Example - predict -export_points 1 (CSV):

x,y,z,score,pocket,chem.hydrophobic,chem.aromatic,protrusion,...
12.3456,23.4567,34.5678,0.8234,1,0.5123,-0.2345,15.0000,...

Example - export-points (CSV):

x,y,z,chem.hydrophobic,chem.aromatic,protrusion,...
12.3456,23.4567,34.5678,0.5123,-0.2345,15.0000,...

Parameters

Parameter Default Values
export_points false true / false
export_points_format csv csv, csv.gz, csv.zst, arrow, arrow.gz, arrow.zst, parquet

Arrow format preserves full double precision. Offers faster loading and lower memory usage compared to CSV.

Parquet format is a columnar storage format widely supported by data analysis tools (pandas, polars, DuckDB, Spark). Uses SNAPPY compression internally.

Format Recommendations

Use Case Recommended Format
Smallest file size csv.zst or arrow.zst
Python/R analysis parquet or csv.gz
Streaming/pipes arrow (uncompressed)

> Rows
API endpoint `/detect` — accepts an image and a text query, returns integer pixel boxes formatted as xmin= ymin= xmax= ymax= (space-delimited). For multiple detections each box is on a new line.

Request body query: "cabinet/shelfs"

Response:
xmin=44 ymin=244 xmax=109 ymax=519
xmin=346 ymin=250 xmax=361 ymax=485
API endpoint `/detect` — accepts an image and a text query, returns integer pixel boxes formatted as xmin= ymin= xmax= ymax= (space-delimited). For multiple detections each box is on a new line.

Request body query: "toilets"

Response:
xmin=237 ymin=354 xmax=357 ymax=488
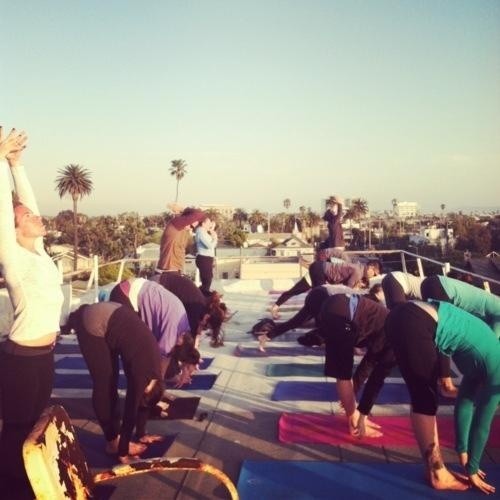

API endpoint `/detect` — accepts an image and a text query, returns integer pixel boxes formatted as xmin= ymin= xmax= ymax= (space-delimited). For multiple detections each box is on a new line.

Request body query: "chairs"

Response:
xmin=22 ymin=402 xmax=238 ymax=499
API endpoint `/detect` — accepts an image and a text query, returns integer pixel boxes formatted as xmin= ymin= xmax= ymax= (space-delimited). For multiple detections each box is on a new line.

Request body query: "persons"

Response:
xmin=64 ymin=300 xmax=166 ymax=466
xmin=326 ymin=200 xmax=345 ymax=249
xmin=384 ymin=300 xmax=499 ymax=494
xmin=0 ymin=121 xmax=65 ymax=499
xmin=321 ymin=292 xmax=398 ymax=436
xmin=259 ymin=248 xmax=423 ymax=355
xmin=194 ymin=212 xmax=217 ymax=297
xmin=421 ymin=274 xmax=500 ymax=397
xmin=156 ymin=206 xmax=209 ymax=275
xmin=149 ymin=271 xmax=227 ymax=389
xmin=108 ymin=276 xmax=201 ymax=419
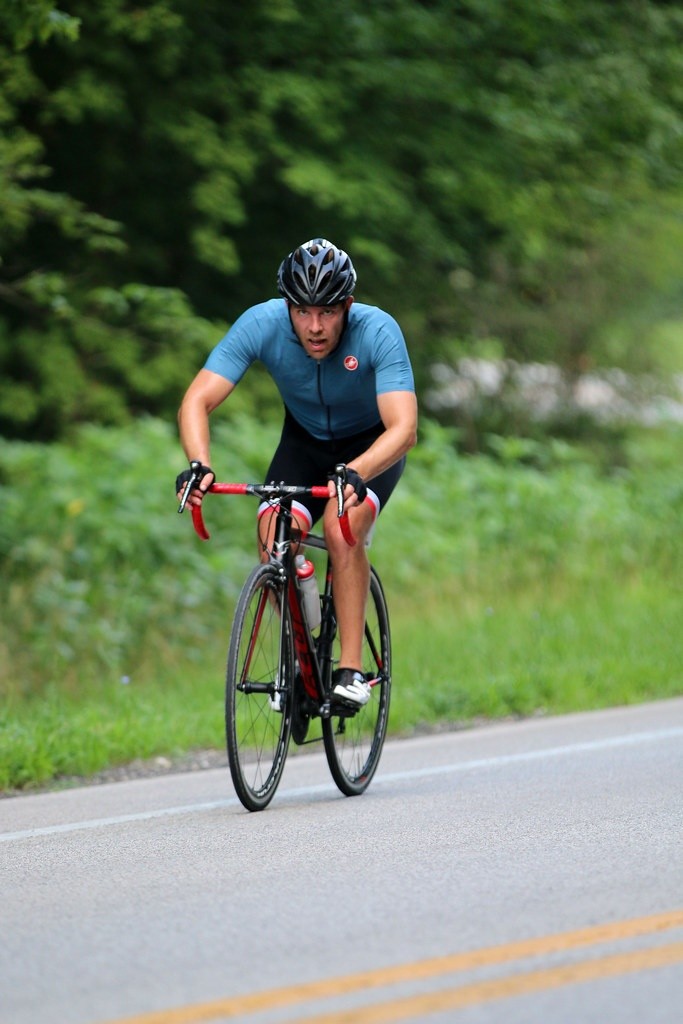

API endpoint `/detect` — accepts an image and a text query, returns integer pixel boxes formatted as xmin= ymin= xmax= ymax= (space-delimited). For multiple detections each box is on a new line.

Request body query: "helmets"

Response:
xmin=276 ymin=237 xmax=360 ymax=306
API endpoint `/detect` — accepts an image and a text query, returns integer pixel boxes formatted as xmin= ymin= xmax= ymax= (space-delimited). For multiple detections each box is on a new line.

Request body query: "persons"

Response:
xmin=178 ymin=238 xmax=418 ymax=714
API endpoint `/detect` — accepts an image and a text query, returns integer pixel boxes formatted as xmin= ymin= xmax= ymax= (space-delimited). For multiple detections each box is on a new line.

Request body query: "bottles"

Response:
xmin=297 ymin=555 xmax=321 ymax=629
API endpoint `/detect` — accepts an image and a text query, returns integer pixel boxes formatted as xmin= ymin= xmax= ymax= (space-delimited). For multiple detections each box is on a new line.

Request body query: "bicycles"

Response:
xmin=177 ymin=459 xmax=392 ymax=812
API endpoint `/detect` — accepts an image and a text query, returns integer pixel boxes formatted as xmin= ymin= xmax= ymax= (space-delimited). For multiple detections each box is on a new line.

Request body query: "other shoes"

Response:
xmin=331 ymin=667 xmax=373 ymax=709
xmin=269 ymin=660 xmax=299 ymax=711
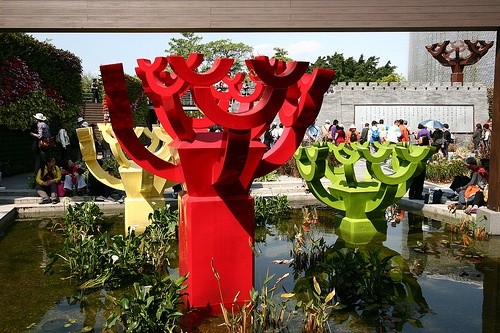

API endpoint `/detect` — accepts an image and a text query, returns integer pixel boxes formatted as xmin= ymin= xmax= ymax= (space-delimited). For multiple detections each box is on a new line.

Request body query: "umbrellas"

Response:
xmin=418 ymin=118 xmax=445 ymax=131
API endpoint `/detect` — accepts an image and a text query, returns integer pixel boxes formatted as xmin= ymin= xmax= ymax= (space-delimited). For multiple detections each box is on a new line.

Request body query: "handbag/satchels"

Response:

> Short problem 1
Reproduce the point-export text from "12.3456,23.4567,34.5678,0.5123,-0.2345,15.0000,..." to "SNAPPY compression internally.".
> Short problem 2
Name every data analysis tool that the point-export text says supports Parquet.
> Short problem 3
Continue the point-export text from the point where it stops.
The items aren't needed for any of this.

> Exercise result 1
12.3456,23.4567,34.5678,0.5123,-0.2345,15.0000,...

Parameters

Parameter Default Values
export_points false true / false
export_points_format csv csv, csv.gz, csv.zst, arrow, arrow.gz, arrow.zst, parquet

Arrow format preserves full double precision. Offers faster loading and lower memory usage compared to CSV.

Parquet format is a columnar storage format widely supported by data analysis tools (pandas, polars, DuckDB, Spark). Uses SNAPPY compression internally.

> Exercise result 2
pandas, polars, DuckDB, Spark

> Exercise result 3
Maximum compatibility csv

Notes

  • export-points and predict export all SAS points; rescore exports only pocket points
  • export-points does not require -export_points 1 - exporting is always on
  • CSV format uses up to 7 decimal places for floating-point values; the pocket column is written as a plain integer
  • Arrow uses IPC streaming format with 64-bit floats; the pocket column uses Int32
  • Parquet uses SNAPPY compression (not configurable); the pocket column uses INT32
  • Zstd compression uses level 16 for good compression ratio
  • Export is disabled when using -output_only_stats 1
  • pocket matches the rank column of *_predictions.csv. Boundary points that fall within the extended shells of two pockets (controlled by extended_pocket_cutoff) are labeled with the best (lowest) rank they belong to.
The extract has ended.